Prompting is a skill just like any other. You have to accept a small ego hit and feel dumb for a bit to make progress. The hardest part is getting started **and keeping going.** You don't yet know how to talk to the agent. Your prompts will fail. You'll redo things. A lot. But with each mistake, you learn what works and what doesn't.

**The point comes eventually when you realize you've done a day's worth of work in minutes without the AI making a single mistake.** After that, there's no going back.

## How Not to Get Overwhelmed

The world of agentic coding is evolving way too fast for anyone to stay on top of everything. New concepts emerge constantly: [MCP (Model Context Protocol)](https://modelcontextprotocol.io/introduction) lets agents connect to databases, APIs, and external tools. [Agent Skills](https://docs.github.com/en/copilot/concepts/agents/about-agent-skills) give Copilot specialized capabilities for specific tasks. Multi-agent orchestrators like [Gas Town](https://github.com/steveyegge/gastown) let you coordinate 20-30 Claude Code agents working in parallel with persistent work tracking. And [custom agents](https://code.visualstudio.com/docs/copilot/customization/custom-agents) let you create specialized assistants tailored to your workflow.

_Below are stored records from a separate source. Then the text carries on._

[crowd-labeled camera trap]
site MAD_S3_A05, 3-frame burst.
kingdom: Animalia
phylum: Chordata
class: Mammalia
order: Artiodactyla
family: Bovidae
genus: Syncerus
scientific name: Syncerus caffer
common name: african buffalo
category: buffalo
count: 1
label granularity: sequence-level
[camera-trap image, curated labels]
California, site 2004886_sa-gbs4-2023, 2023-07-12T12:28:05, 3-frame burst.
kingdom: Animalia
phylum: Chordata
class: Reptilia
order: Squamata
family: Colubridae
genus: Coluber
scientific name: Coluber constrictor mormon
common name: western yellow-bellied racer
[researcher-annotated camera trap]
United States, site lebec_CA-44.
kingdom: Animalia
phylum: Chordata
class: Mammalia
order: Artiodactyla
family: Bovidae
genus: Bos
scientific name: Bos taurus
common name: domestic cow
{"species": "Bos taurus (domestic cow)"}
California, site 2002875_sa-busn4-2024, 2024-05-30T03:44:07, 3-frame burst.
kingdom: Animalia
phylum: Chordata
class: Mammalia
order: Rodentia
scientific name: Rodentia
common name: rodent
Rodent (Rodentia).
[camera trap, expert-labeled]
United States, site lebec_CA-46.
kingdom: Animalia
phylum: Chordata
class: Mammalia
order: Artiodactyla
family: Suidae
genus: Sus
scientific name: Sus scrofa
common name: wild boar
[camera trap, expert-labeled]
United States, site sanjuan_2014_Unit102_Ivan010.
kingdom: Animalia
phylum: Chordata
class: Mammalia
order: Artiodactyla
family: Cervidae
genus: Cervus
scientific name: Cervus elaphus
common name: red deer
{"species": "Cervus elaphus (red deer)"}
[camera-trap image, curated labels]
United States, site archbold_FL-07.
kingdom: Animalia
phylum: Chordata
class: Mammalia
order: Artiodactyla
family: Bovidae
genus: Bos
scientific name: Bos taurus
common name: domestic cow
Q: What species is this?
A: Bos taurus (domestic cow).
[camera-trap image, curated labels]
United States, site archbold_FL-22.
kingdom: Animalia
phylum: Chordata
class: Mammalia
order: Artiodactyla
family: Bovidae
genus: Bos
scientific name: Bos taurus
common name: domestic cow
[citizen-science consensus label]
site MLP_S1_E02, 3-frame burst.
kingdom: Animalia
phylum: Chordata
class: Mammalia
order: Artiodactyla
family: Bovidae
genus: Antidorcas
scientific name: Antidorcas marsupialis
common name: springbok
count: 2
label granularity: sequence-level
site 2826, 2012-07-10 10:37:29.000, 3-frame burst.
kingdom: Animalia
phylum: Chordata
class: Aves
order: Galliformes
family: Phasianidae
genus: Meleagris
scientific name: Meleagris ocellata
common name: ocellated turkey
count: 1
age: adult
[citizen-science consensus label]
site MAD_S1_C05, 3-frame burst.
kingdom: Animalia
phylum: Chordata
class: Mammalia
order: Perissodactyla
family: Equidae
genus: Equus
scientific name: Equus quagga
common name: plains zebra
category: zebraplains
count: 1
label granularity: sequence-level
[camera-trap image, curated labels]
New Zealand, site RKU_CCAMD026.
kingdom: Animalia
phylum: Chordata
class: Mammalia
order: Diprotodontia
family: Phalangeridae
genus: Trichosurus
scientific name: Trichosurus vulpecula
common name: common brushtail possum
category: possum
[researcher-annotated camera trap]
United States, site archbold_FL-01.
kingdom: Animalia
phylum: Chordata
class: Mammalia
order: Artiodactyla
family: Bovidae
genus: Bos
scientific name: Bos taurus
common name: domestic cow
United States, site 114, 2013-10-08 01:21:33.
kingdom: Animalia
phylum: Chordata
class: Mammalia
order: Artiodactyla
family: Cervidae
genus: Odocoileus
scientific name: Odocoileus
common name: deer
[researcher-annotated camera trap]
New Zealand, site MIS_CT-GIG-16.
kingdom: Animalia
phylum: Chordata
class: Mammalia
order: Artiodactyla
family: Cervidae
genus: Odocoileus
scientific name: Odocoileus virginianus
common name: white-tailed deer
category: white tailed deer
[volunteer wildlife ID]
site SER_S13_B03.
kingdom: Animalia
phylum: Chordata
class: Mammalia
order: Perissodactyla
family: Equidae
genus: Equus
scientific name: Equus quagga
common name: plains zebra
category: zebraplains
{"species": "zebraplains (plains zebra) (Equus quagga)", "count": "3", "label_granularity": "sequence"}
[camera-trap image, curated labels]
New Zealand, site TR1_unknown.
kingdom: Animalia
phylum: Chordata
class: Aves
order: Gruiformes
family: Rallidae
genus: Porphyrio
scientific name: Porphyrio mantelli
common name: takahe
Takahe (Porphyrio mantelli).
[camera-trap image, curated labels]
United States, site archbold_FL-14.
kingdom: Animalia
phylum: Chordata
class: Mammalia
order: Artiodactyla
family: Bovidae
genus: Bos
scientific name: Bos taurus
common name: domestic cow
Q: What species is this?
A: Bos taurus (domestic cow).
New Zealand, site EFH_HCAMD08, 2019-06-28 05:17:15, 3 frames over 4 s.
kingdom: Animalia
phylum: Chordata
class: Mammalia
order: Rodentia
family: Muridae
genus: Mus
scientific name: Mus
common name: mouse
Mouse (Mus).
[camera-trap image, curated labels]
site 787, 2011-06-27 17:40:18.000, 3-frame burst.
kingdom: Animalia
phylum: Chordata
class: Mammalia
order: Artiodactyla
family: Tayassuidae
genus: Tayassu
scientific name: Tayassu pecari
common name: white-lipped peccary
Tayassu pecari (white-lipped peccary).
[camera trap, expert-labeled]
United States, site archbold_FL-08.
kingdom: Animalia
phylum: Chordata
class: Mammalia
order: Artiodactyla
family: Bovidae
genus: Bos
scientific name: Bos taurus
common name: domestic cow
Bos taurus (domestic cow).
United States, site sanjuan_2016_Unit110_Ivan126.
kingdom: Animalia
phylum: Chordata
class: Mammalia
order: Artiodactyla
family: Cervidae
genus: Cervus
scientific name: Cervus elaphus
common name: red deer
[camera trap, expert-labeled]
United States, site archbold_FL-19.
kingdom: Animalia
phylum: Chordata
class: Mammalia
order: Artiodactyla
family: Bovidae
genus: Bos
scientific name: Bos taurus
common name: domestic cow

It can feel overwhelming. If I changed my workflow every time a new tool came up, I wouldn't get any work done. And it all boils down to context management: these features are just different ways to feed better instructions to the model. That said, model choice does matter. Models have improved dramatically, and in my opinion, **Claude Opus 4.5** is currently the best for coding.

My advice is to tune out the noise. First focus on mastering the fundamentals: understanding context, writing clear prompts, and using Planning mode. Once you've nailed those, the advanced features will make much more sense.

## Conclusion
AI-assisted development isn't magic, and it's not going to replace you. It's a tool that enables you to focus on solving the actual problem and helps you save time by automating the coding part.

Start with Planning mode. Just talk to the agent. Break big problems into smaller ones together with the agent. Accept that there's a learning curve and your performance takes a hit in the beginning. And when it finally clicks, the bottleneck moves from typing to thinking.